Assignment » In the listing below, swap each "Sweatshirt" for "Pullover" and write every line out again with nothing else changed. Omit the pictures from your answer.

------ Supplied entries ------

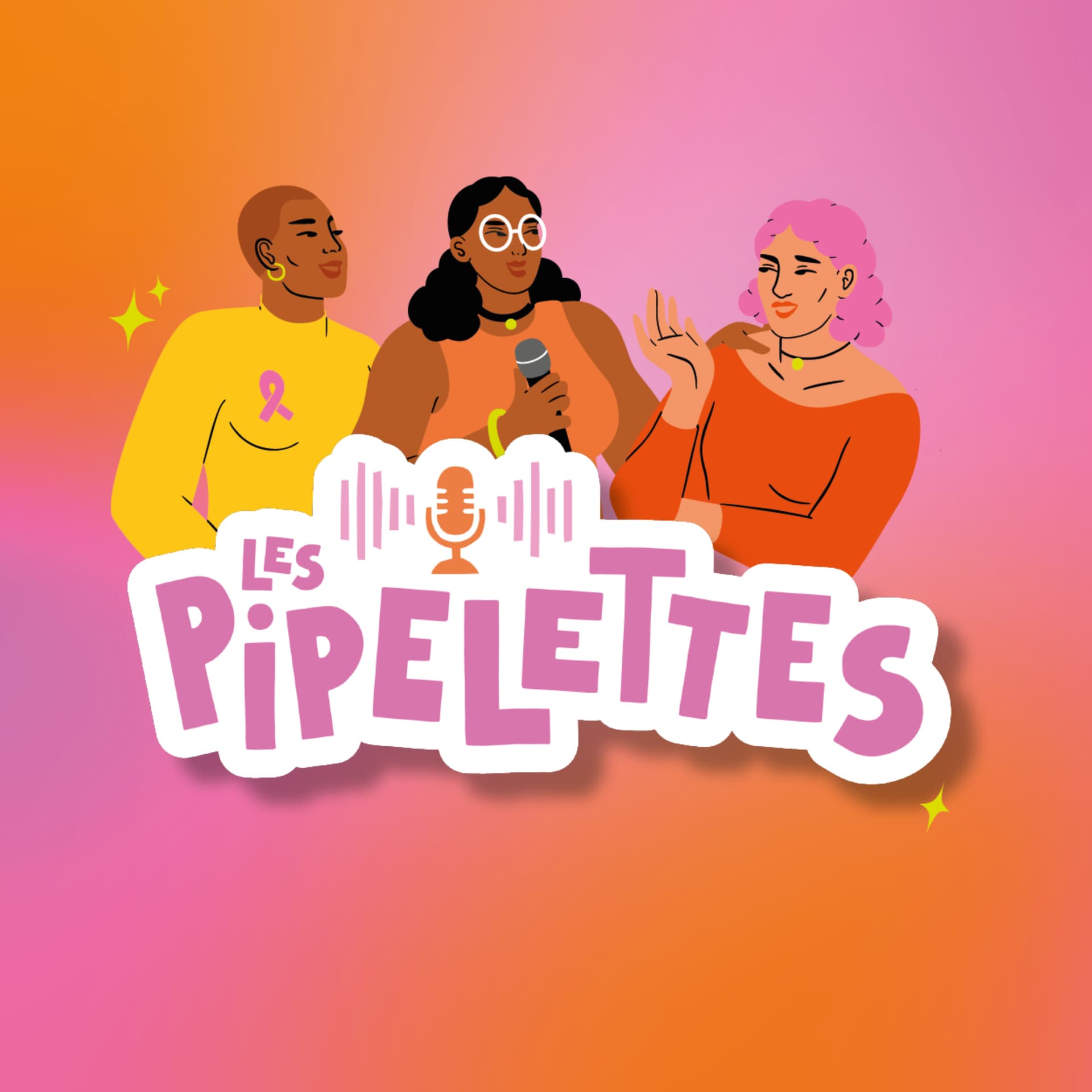 Les Pipelettes - Podcasts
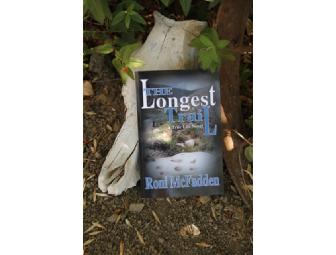 The Longest Trail, a 'True Life Novel' by Roni McFadden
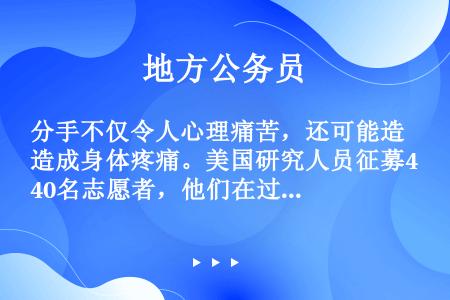 分手不仅令人心理痛苦，还可能造成身体疼痛。美国研究人员征募40名志愿者，他们在过去半年中被迫与配偶分...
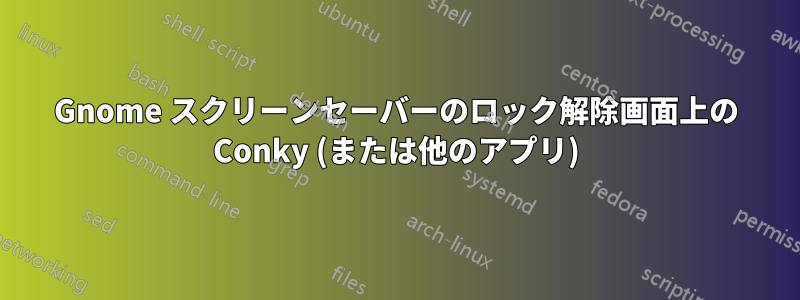Gnome スクリーンセーバーのロック解除画面上の Conky (または他のアプリ)
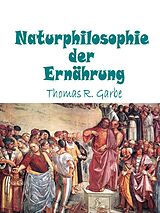 E-Book (epub) Naturphilosophie der Ernährung von Thomas Garbe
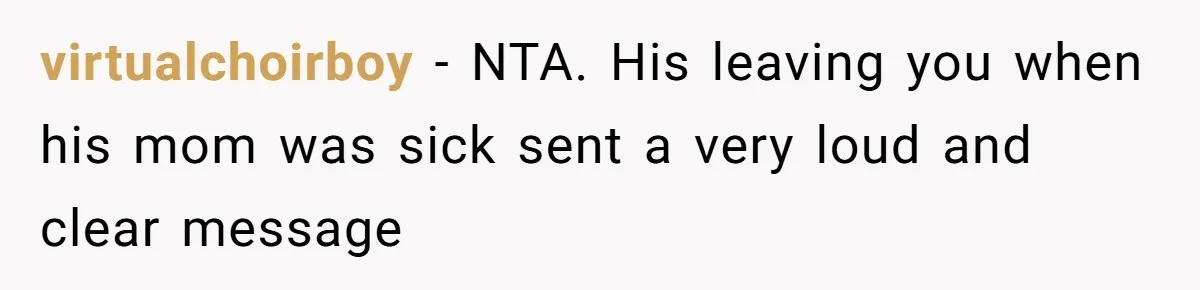 virtualchoirboy − NTA. His leaving you when his mom was sick sent a very loud and clear message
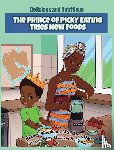 Woodson, Stacey - The Prince of Picky Eating Tries New Foods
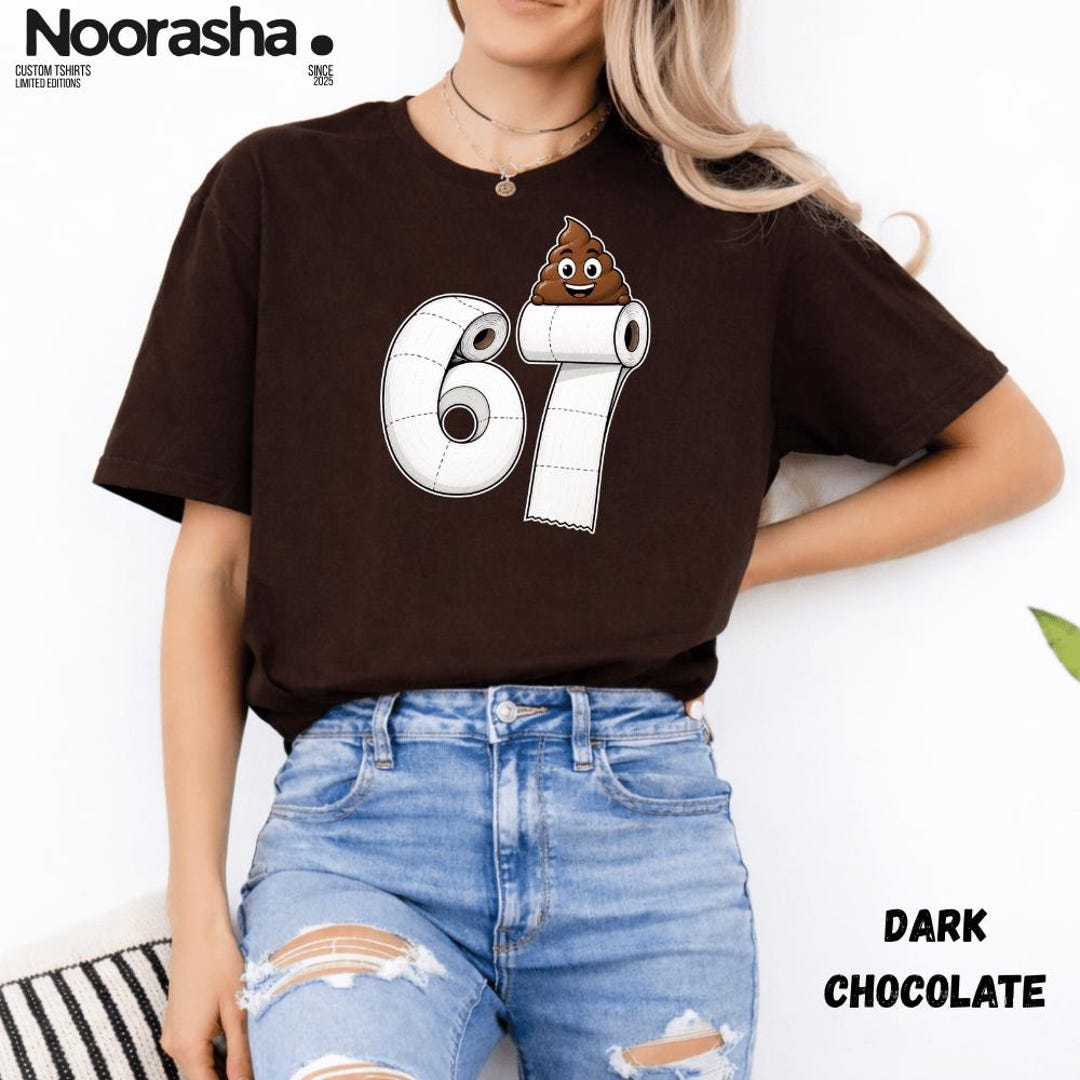 67 Poop Funny Six Seven Gross Toilet Paper Meme T-shirt, Gen Alpha ...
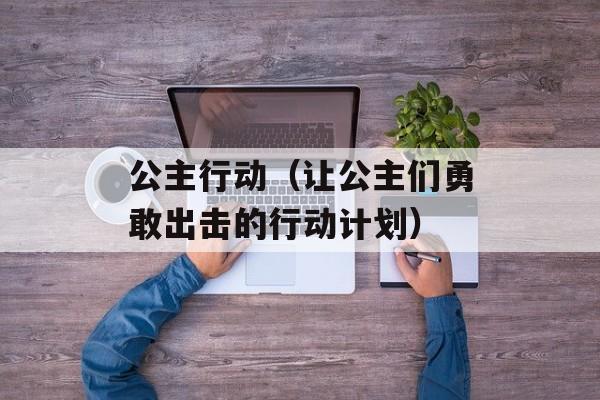 公主行动（让公主们勇敢出击的行动计划）-第1张图片-居家生活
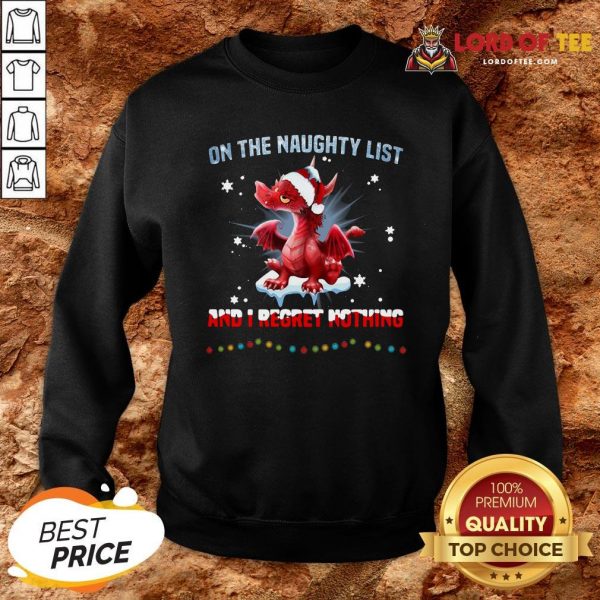 Top Santa Dragon On The Naughty List And I Regret Nothing Christmas Sweatshirt Design By Lordoftee.com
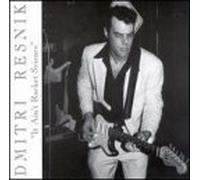 Dmitri Resnik - It Ain't Rocket Science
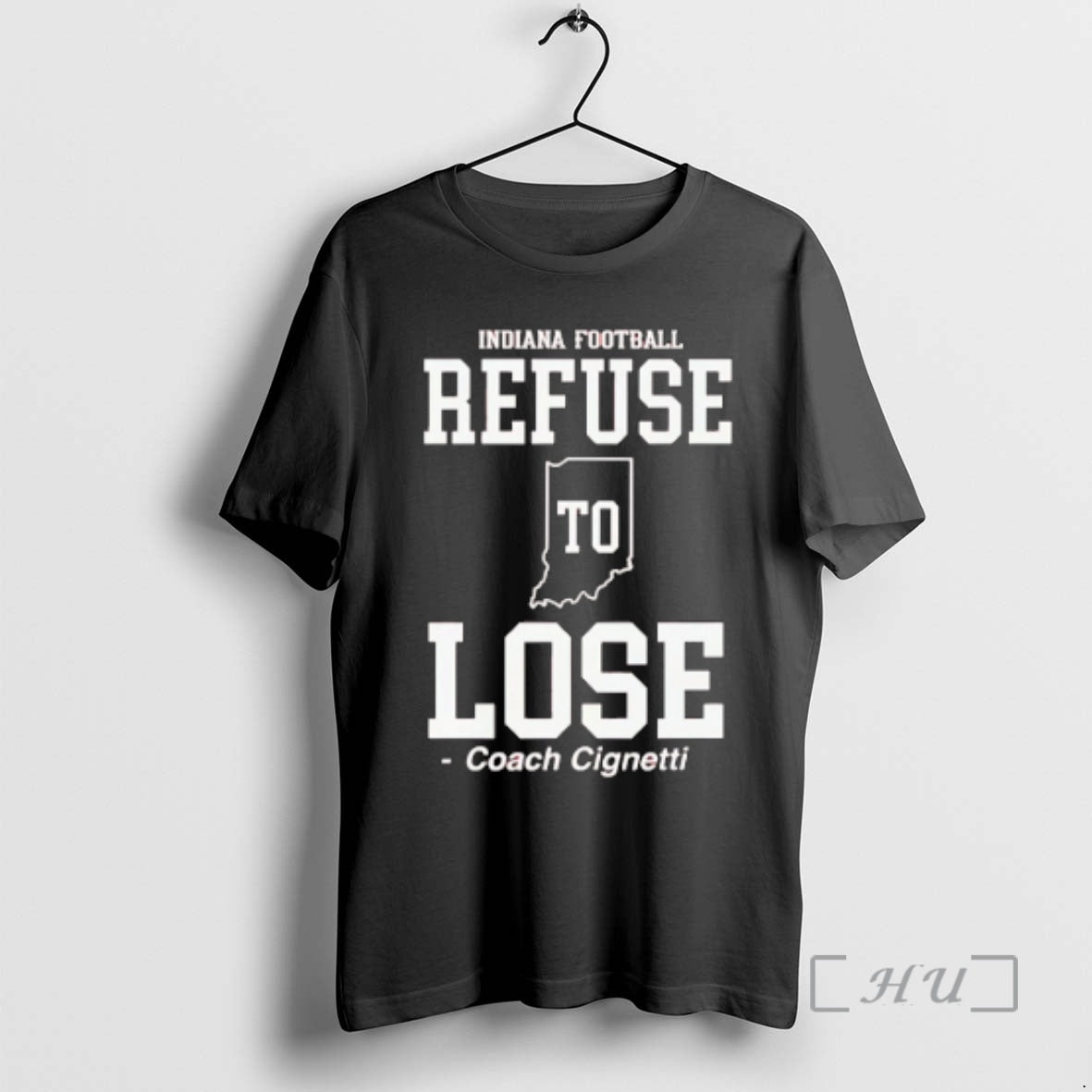Officials Curt Cignetti Indiana Football Refuse To Lose Shirt Hoodie Sweatshirt | PurePodTees.com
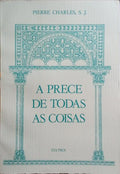 A PRECE DE TODAS AS COISAS. [1.Âª EDIÃ‡ÃƒO]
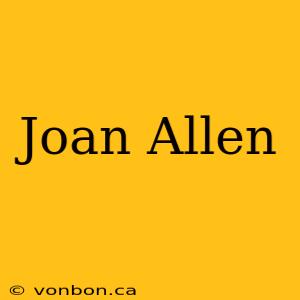 Joan Allen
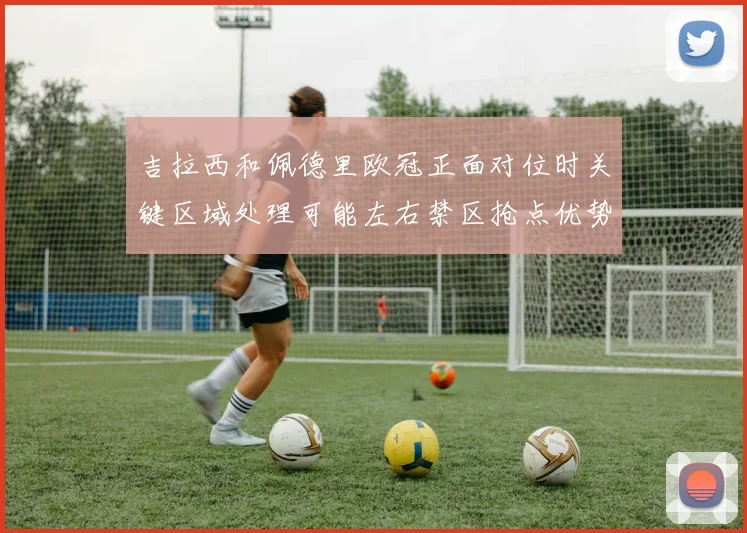 吉拉西和佩德里欧冠正面对位时关键区域处理可能左右禁区抢点优势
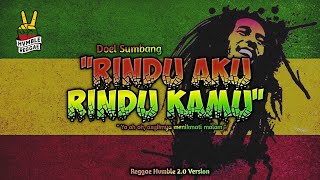 Rindu Aku Rindu Kamu - Doel Sumbang REGGAE SKA HVMBLE 2.0 VERSION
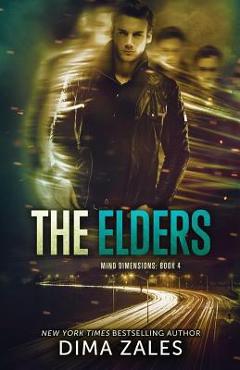 Coperta cărții 'The Elders (Mind Dimensions Book 4) - Dima Zales'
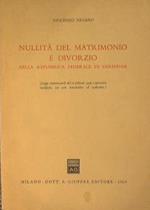 Nullità del matrimonio e divorzio nella Repubblica Federale di Germania. Legge matrimoniale del 20 febbraio 1946 e successive modifiche con note introduttive ed esplicative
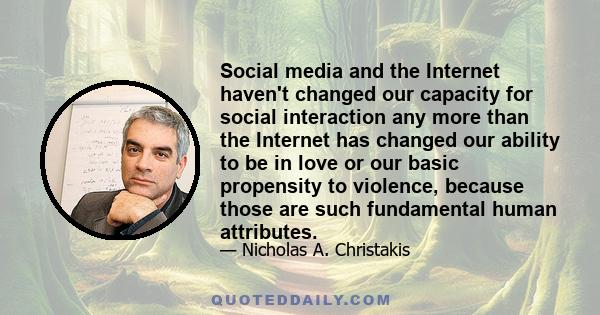 Social media and the Internet haven't changed our capacity for social interaction any more than the Internet has changed our ability to be in love or our basic propensity to violence, because those are such fundamental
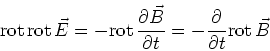\begin{displaymath}
\textrm{rot} {}\textrm{rot} {}\vec E = -\textrm{rot} {}\...
...rtial t} = - \frac{\partial}{\partial t}\textrm{rot} {}\vec B
\end{displaymath}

------

Solution for this problem »
 Les Pipelettes - Podcasts
 The Longest Trail, a 'True Life Novel' by Roni McFadden
 分手不仅令人心理痛苦，还可能造成身体疼痛。美国研究人员征募40名志愿者，他们在过去半年中被迫与配偶分...
Gnome スクリーンセーバーのロック解除画面上の Conky (または他のアプリ)
 E-Book (epub) Naturphilosophie der Ernährung von Thomas Garbe
 virtualchoirboy − NTA. His leaving you when his mom was sick sent a very loud and clear message
 Woodson, Stacey - The Prince of Picky Eating Tries New Foods
 67 Poop Funny Six Seven Gross Toilet Paper Meme T-shirt, Gen Alpha ...
 公主行动（让公主们勇敢出击的行动计划）-第1张图片-居家生活
 Top Santa Dragon On The Naughty List And I Regret Nothing Christmas Pullover Design By Lordoftee.com
 Dmitri Resnik - It Ain't Rocket Science
Officials Curt Cignetti Indiana Football Refuse To Lose Shirt Hoodie Pullover | PurePodTees.com
 A PRECE DE TODAS AS COISAS. [1.Âª EDIÃ‡ÃƒO]
 Joan Allen
 吉拉西和佩德里欧冠正面对位时关键区域处理可能左右禁区抢点优势
 Rindu Aku Rindu Kamu - Doel Sumbang REGGAE SKA HVMBLE 2.0 VERSION
 Coperta cărții 'The Elders (Mind Dimensions Book 4) - Dima Zales'
 Nullità del matrimonio e divorzio nella Repubblica Federale di Germania. Legge matrimoniale del 20 febbraio 1946 e successive modifiche con note introduttive ed esplicative
 Social media and the Internet haven't changed our capacity for social interaction any more than the Internet has changed our ability to be in love or our basic propensity to violence, because those are such fundamental
\begin{displaymath}
\textrm{rot} {}\textrm{rot} {}\vec E = -\textrm{rot} {}\...
...rtial t} = - \frac{\partial}{\partial t}\textrm{rot} {}\vec B
\end{displaymath}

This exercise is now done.